> [Stated task A]: In the introduction on "Contract as Promise at 30," on what date did the group of Professor Fried's friends, admirers, and critics gather?
> [Stated task B]: According to the introduction on "Contract as Promise at 30," why did Charles Fried write Contract as Promise? Answer in one to three sentences.

> [Article]:
━━━━
Contract as Meaning: An Introduction to "Contract as Promise at 30"

Article excerpt


Charles Fried wrote Contract as Promise (1) because he objected to the idea--growing increasingly prevalent in the years preceding the book's publication--that something other than moral duty underlay the social institution through which the state intervenes to enforce, at the request of one private party, the promissory obligations of another private party. (2) Under one view, for example, contract law is a product of social development since the industrial Revolution, the means by which large, impersonal institutions--corporations, unions, governments--regulate their affairs. (3) According to another line of thought, contract law is merely a way of doing justice and imposing social policy on parties who have come, in one way or another, to interact with each other. (4) Professor Fried perceived a wholesale abandonment of the justification of contract law as a means by which the state affirms classically liberal individualism. or, as he put it, "[t]he validity of a moral, like that of a mathematical truth, does not depend on fashion or favor." (5) The book is an unapologetic paean to Enlightenment (and particularly Kantian) conceptions of the free and autonomous self, able to injure another not just by way of inducing detrimental reliance, but also by acts of individual will that create disappointed expectations and undermine trust in the recipient of a promise.

For most of the thirty years since its publication, Contract as Promise has carried the lion's share of the burden of deontological justification for contract law as against theories grounded essentially in consequentialism (the underlying moral basis of welfare economics) or sociology. This issue of the Suffolk University Law Review records a celebration of a man and his work that has stood the test of thirty years' time as theoretical explanation, normative assessment, and an essential lightning rod for thinkers whose philosophical inclinations may well not accord with Professor Fried's. On March 25, 2011, we gathered a stellar group of Professor Fried's friends, admirers, and critics (not mutually exclusive categories, by the way) to consider the impact of his arguments, the current state of contract theory, and the likely direction of future work in the field.
━━━━
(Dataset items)
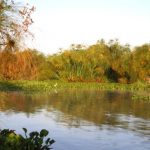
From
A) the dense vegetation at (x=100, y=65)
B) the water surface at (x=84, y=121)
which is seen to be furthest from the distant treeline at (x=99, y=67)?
the water surface at (x=84, y=121)

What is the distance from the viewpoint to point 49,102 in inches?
1082

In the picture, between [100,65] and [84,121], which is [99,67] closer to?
[100,65]

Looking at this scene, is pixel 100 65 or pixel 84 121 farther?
pixel 100 65

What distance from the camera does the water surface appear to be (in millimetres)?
14158

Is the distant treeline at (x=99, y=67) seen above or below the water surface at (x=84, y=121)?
above

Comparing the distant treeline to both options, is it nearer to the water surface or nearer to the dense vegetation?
the dense vegetation

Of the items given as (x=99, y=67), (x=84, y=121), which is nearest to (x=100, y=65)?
(x=99, y=67)

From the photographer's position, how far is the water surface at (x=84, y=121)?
14158mm

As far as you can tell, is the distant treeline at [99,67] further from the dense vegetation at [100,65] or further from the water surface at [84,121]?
the water surface at [84,121]

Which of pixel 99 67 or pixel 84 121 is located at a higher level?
pixel 99 67

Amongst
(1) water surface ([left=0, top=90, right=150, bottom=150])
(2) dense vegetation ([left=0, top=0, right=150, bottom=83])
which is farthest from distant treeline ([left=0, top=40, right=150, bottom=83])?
(1) water surface ([left=0, top=90, right=150, bottom=150])

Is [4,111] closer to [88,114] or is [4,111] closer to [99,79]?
[88,114]

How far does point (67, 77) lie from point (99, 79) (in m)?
4.25

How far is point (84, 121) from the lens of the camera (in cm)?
1931
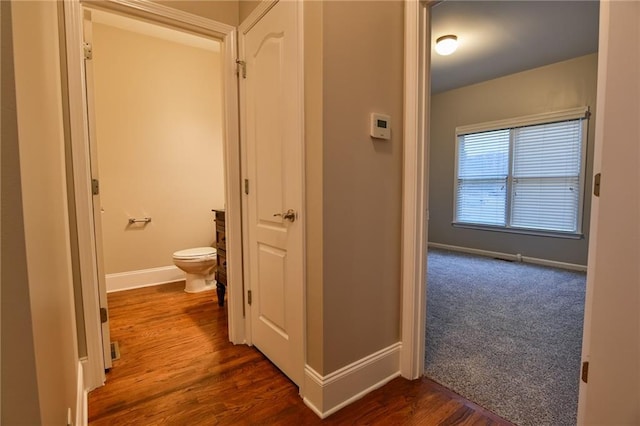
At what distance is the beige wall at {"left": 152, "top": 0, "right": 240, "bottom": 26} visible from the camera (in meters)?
1.81

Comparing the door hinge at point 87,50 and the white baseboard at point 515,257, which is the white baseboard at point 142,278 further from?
the white baseboard at point 515,257

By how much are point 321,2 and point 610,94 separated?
1.10 meters

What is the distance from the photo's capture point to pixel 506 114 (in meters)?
4.40

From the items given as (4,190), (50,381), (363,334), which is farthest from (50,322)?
(363,334)

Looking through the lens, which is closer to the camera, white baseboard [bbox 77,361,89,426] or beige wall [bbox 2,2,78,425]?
beige wall [bbox 2,2,78,425]

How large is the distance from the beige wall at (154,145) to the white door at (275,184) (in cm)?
195

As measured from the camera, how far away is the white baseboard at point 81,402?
1255mm

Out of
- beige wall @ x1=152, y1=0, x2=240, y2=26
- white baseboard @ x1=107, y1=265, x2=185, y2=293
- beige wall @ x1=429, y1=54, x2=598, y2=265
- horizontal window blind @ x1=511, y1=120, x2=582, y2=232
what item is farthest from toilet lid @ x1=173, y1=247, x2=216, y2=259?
horizontal window blind @ x1=511, y1=120, x2=582, y2=232

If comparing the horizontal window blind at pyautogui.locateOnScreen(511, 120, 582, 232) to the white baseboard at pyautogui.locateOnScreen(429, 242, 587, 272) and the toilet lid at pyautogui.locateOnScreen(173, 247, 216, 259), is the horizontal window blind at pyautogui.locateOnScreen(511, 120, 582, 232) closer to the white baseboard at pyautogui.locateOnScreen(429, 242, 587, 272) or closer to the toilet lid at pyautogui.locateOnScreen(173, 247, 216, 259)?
the white baseboard at pyautogui.locateOnScreen(429, 242, 587, 272)

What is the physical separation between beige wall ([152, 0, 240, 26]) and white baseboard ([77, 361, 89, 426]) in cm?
203

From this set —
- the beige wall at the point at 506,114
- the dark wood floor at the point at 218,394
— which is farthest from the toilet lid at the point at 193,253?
the beige wall at the point at 506,114

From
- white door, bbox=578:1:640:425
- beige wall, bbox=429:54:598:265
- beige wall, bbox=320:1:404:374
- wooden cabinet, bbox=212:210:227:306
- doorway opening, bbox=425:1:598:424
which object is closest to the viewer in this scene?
white door, bbox=578:1:640:425

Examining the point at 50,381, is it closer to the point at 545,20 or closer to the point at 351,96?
the point at 351,96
━━━━
> [Problem solution A]: March 25, 2011.

> [Problem solution B]: He objected to a view that had grown increasingly prevalent before the book was published. That view held that something other than moral duty underlay the social institution through which the state, at one private party's request, enforces another private party's promissory obligations.